The House of Bruce
While John Balliol had been King – his strongest competition for the throne, Robert the Bruce became a Guardian of Scotland in 1298 alongside another rival for the throne John Comyn, and William Lamberton, Bishop of St. Andrews. Bruce resigned as guardian in 1300 due in part to his quarrels with Comyn but chiefly because the restoration of King John seemed imminent. In 1302, he submitted to Edward I and returned to “the king’s peace”. When his father died in 1304, Bruce inherited his family’s claim to the throne. In February 1306, following an argument during a meeting at Greyfriars monastery, Dumfries, Bruce killed Comyn.
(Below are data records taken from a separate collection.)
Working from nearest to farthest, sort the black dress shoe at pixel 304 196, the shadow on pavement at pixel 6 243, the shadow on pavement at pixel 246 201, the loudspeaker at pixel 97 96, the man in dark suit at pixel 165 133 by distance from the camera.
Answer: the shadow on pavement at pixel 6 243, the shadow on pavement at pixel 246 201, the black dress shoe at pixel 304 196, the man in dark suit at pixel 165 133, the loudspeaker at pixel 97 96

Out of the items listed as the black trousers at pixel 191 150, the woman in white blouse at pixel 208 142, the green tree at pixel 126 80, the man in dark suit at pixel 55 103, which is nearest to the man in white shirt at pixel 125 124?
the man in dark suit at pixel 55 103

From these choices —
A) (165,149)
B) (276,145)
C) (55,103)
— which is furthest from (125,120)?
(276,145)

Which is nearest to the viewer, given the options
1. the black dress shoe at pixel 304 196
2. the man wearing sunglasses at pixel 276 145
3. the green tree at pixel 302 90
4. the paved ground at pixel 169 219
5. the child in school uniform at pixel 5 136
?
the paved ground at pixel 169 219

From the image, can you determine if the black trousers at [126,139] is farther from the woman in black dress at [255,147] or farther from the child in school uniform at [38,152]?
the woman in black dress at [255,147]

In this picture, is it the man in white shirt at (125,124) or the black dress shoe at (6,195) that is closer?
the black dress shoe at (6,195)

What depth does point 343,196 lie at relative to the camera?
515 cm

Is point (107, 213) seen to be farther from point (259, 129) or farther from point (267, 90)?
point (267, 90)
He was excommunicated by the Pope but absolved by Robert Wishart, Bishop of Glasgow.
Bruce moved quickly to seize the throne and was crowned king of Scots on 25 March 1306, at Scone. He was to go onto lead the fight for Scottish independence against Edward I of England. Battles were lost and Bruce’s army were defeated. Bruce was forced into hiding. He returned in 1307 to defeat the English at Loudon Hill.
n 1309 Bruce held his first parliament at St Andrews. There were a series of Military victories and gained control of much of Scotland. At the Battle of Bannockburn in June 1314, Bruce was victorious this marked a significant turning point in Scottish history. Afterwards Bruce and his army launched devastating raids on Northern England. His younger brother was also sent to invade Ireland.
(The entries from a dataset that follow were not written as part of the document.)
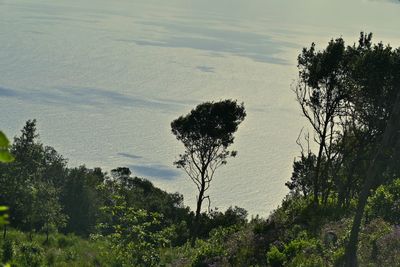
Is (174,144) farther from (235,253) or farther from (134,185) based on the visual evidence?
(235,253)

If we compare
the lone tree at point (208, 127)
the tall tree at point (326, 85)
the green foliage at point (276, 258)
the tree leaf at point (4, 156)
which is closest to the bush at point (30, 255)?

After Balliol’s reign and the ragman rolls the English King, now Edward II was refusing to give up his claim on the overlordship of Scotland. In 1320, the Scottish magnates and nobles submitted The Declaration of Arbroath to Pope John XXII, declaring Bruce as their rightful monarch and asserting Scotland’s status as an independent kingdom. In 1324, the Pope recognised Bruce as king of an independent Scotland.
The crown passed from Robert the Bruce to his only surviving son, who was born in 1324 when Bruce was aged 50. David was only 5 years old when his father died. The young boy was already married, at the age of four he was married to Joan, sister of Edward III of England, she was an older lady at 7 years old. On Bruces death the young boy was crowned holding a sceptre that was specially made for him.
David II was King of Scotland from 7 June 1329 to 22 February 1371. His succession to the throne caused immediate problems. The English had been quite happy to be paid 20,000 marks under the terms of the Treaty of Edinburgh & Northampton, but they then started questioning whether the other terms were enforceable given Edward III’s age at the time the treaty was signed. They refused to return the Stone of Destiny to the Scots as provided for under the treaty. More importantly, Edward III, decided to support the claim of Edward Balliol, the eldest son of John Balliol to the Scottish crown in preference to the claim of David II.
With English support Balliol invaded Scotland, and defeated the Scots at the Battle of Dupplin in Perthshire on 12 August 1332. He was made King of Scots at Scone on 24 September. In July 1333 Balliol and his English supporters were again victorious, this time at the battle of Haildon Hill. David and Joanna fled to Dumbarton Castle, en route to refuge in France. During much of David’s absence the struggle between the Guardian of Scotland, Sir Andrew Murray, acting on David’s behalf, and John Balliol supported by Edward III, flowed backwards and forwards. Balliol was only finally chased from the country by Sir Andrew Murray in 1337, when he found Edward III more interested in war with France than in yet another invasion of Scotland in support of Balliol’s claim to the throne.
David returned to Scotland in June 1341, and took personal control of the country. In 1346 he invaded England in support of France. David lost the Battle of Neville’s Cross on 17 October 1346 and was taken prisoner. He was to remain a fairly comfortably kept captive in England for eleven years, until the Treaty of Berwick was agreed in October 1357. This allowed David to return to Scotland in exchange for a vast ransom of 100,000 marks, payable in instalments. David had probably acknowledged Edward III as his feudal superior while in captivity, thus undoing his father’s main achievement.
The Scots was able to pay a number of instalments of the ransom through heavy taxation of an already fragile economy, but David caused rebellion at home when he offered to name King Edward III or one of his sons the heir to the Scottish throne in return for writing off the debt. It seems likely that David continued secret negotiations with Edward to have Lionel, Duke of Clarence, declared his heir: and meanwhile there are suggestions he was using taxes raised to pay his ransom for his own purposes.
David died, without an heir, on 22 February 1371 in Edinburgh Castle.